Would having public safety armed have stopped the panic that was Oct. 5th?  The decision to transition Villanova’s public safety department into a police department is not one to be taken lightly.  In a time of constant campus shootings and violence, hostility toward police and the mass hysteria regarding gun control laws, the notion of surrounding a campus with armed guards will cause an uproar.  

The fact that this country has evolved into a place where college campuses need armed guards is devastating, but it may be a devastating reality that people need to accept. The problem with Villanova’s decision to make this transition should not come from a general resentment for guns on campus, but instead from the fact that the community was not very involved in the decision.

Two years ago public forums were held for the commmunity to voice its opinions about arming public safety officers, but the topic was ultimately dropped and silenced.

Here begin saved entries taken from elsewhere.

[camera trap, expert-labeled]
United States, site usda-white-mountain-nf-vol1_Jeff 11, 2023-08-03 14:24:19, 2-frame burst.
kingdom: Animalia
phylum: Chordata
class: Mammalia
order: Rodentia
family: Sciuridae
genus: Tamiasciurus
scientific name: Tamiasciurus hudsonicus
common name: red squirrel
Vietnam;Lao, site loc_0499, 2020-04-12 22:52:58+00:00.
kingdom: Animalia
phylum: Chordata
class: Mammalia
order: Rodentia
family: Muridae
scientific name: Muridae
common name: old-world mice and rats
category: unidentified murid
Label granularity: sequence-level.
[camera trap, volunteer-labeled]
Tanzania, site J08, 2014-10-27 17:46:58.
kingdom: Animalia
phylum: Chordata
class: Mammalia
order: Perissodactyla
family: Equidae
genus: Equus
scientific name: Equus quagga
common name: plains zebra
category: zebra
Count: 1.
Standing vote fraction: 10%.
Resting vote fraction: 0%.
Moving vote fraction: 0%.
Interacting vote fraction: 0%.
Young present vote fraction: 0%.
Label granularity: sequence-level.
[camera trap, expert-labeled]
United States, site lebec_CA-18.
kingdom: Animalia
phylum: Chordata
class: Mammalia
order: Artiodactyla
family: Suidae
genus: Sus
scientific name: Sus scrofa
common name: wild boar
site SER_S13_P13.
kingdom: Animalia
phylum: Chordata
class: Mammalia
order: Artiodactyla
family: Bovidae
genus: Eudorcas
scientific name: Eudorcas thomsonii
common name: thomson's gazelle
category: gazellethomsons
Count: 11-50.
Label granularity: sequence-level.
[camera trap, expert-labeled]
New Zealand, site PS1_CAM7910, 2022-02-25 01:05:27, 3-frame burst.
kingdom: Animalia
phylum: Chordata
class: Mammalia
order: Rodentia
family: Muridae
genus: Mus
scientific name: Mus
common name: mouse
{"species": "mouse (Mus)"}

Where were these forums for the students that currently reside on campus and will have to live with the decision of Villanova officials until graduation? 

The only way that this notion can succeed is if the community is kept constantly informed about the situation—unlike this week when the community was left dumbfounded at the sudden decision to obtain police force. Students as well as faculty should be updated throughout the transition process with explicit explanations of what this switch will entail.  Will students receive citations for underage drinking if confronted by campus police? When is armed force acceptable, and what is the protocol for students?

Rev. Donohue is currently traveling and will hopefully be able to address this process further upon his return to campus.  There will be many members of the community who disagree with the decision to fight guns with more guns, but the University can alleviate the situation by maintaining clear communication.  

The most important thing for the Villanova community is to feel safe. Whether that be from outside threats or, in the near future, from having guns on campus, safety is the primary concern.  This transition is no minor incident for Villanova and should not be treated as such from university officials. By keeping students and faculty informed throughout every decision in this transition, the Villanova community can proceed with less fear and more confidence that the switch may ultimately be the right decision.